Setelah selesai membaca dokumen tersebut, Camellia pun menghela napas panjang.

“Aku tidak bisa membayar ini semua hanya dalam waktu satu tahun,” ucapnya sembari menatap lurus ke mata pria yang berdiri di hadapan.

Kepala Hagen sedikit miring ke kiri, dengan sebelah alis naik ke dahi, dia pun menatap Camellia arogan.

“Aku tidak ingin tahu bagaimana kau melakukannya, karena yang aku inginkan semua uang tertera di dalam dokumen dilunasi dalam waktu yang telah ditentukan.”

Melihat wajah Hagen yang dingin tanpa senyuman, Camellia menjadi gelisah. Dia pun merasa pusing tiba-tiba hingga tanpa sadar memijit pelipis.

“Beri aku waktu selama lima tahun, Mr. Hagen,” pinta Camellia dengan tatapan sayu dan bahu tertunduk lesu.

Ayahnya masih dalam perawatan, dia butuh uang untuk membayar biaya rumah sakit yang tidak dicover oleh asuransi. Belum lagi hutang bank dan beberapa hutang di tempat lainnya. Bagaimana mungkin Camellia tetap waras untuk melunasi semua dalam waktu bersamaan.

“Blake,” kata Blake Hagen yang seketika menarik perhatian Camellia kembali.
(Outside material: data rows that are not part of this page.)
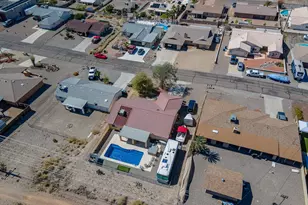 686 Sand Dab Dr, Lake Havasu City, AZ 86404 - Photo 82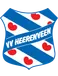 VV Heerenveen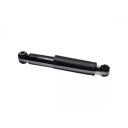 Støtdemper KAVO PARTS SSA-10989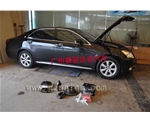 皇冠A(yíng)P剎車(chē)套件產(chǎn)品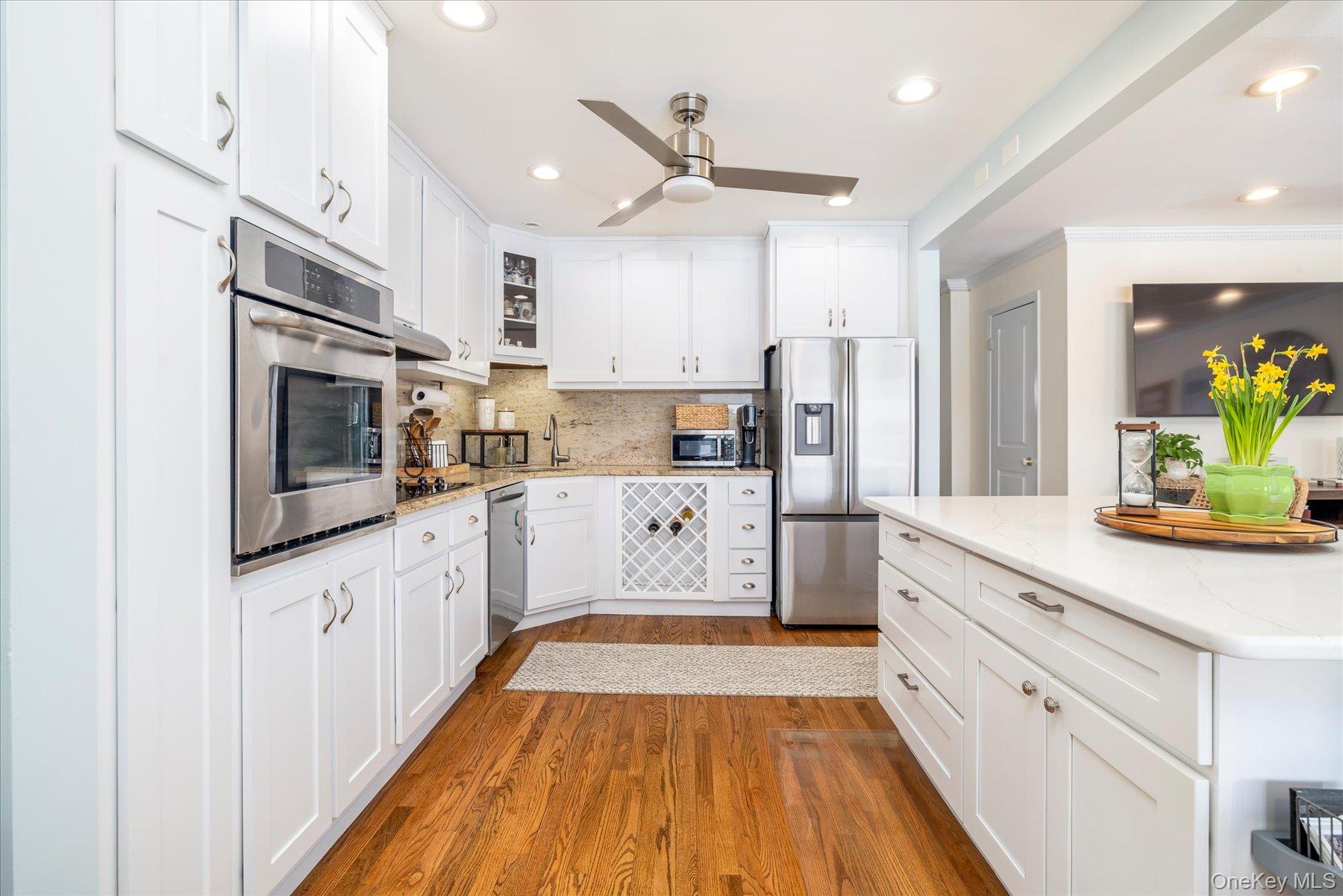 750 Lido Boulevard 59B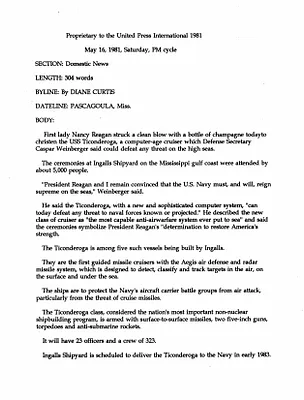 p. 35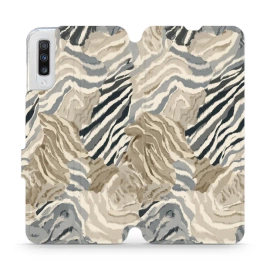 Phone Case Samsung Galaxy A70 - Design V168S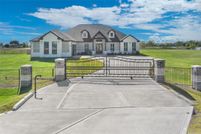 Property for sale in Brazoria County, Texas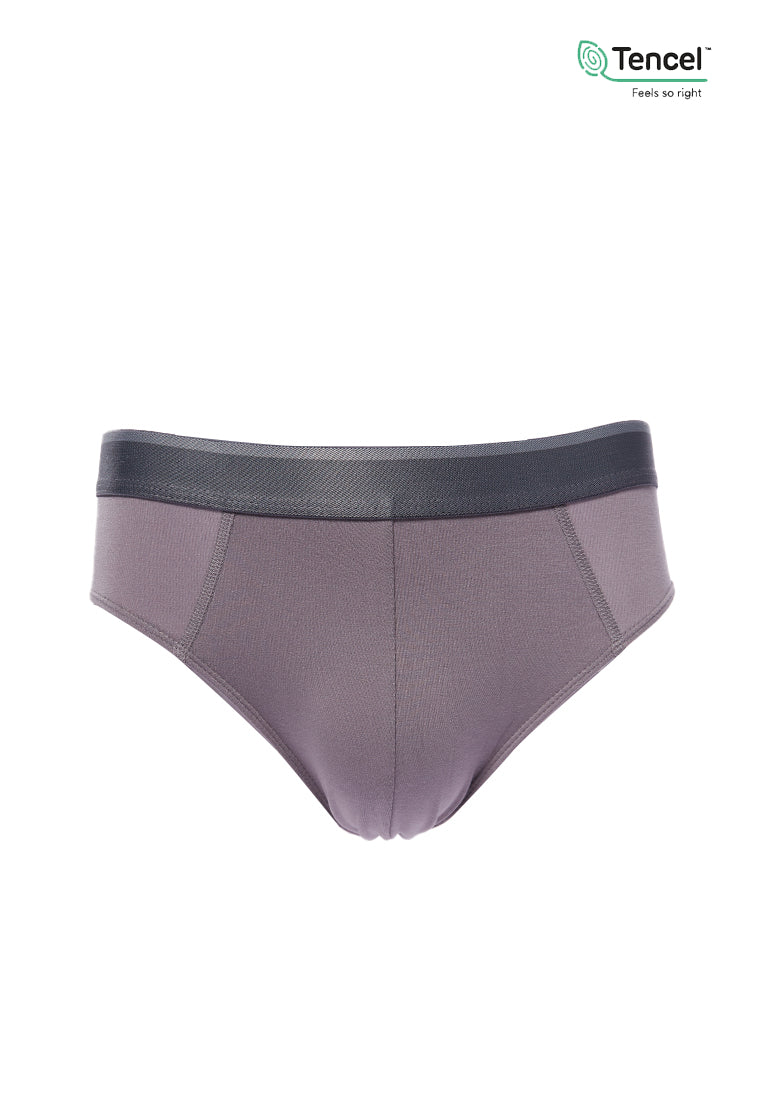 Brief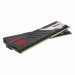 PATRIOT DDR5 2x16GB VIPER VENOM 7000MHz CL32 - Galeria zdjęcie 6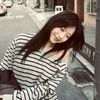 victoria._anastasya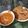 Cooksnap dari icafahrunnisa untuk resep Telur Fuyunghai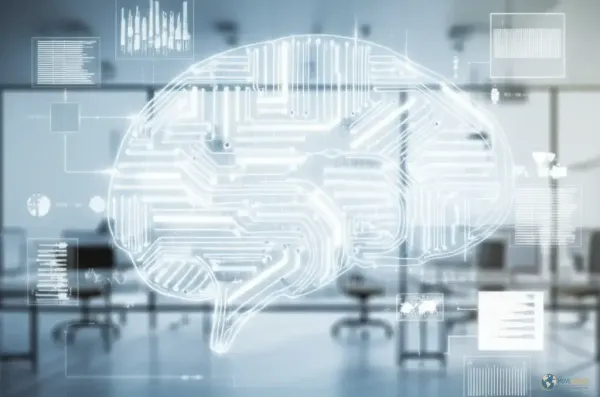 From Assistant to Architect: How AI is Becoming the New Strategic Core of Digital Marketing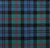Baird Ancient Light Weight Tartan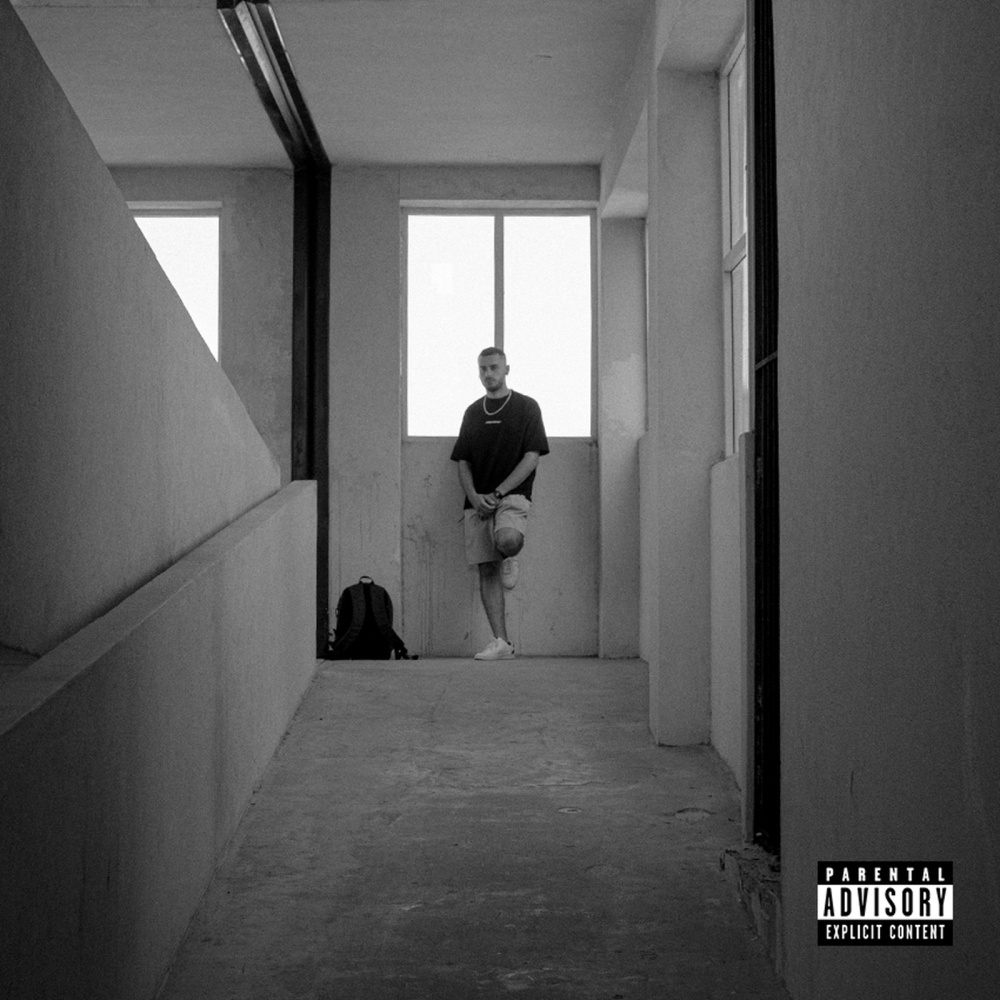 'nto culu (Explicit)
Dengan tatapan bingung, Camellia tampak hendak bertanya maksud perkataan pria itu barusan.

“Blake, panggil aku Blake,” ucap Hagen yang mendekatkan wajahnya lagi.

Bila bergerak seinci saja, bibir keduanya dapat bersentuh tanpa sengaja.

Menyadari itu, Camellia mencoba menarik diri, namun Hagen menahan belakang kepala gadis itu sehingga dia kesulitan untuk menoleh meski hanya sesaat, dikarenakan genggaman Hagen yang kuat.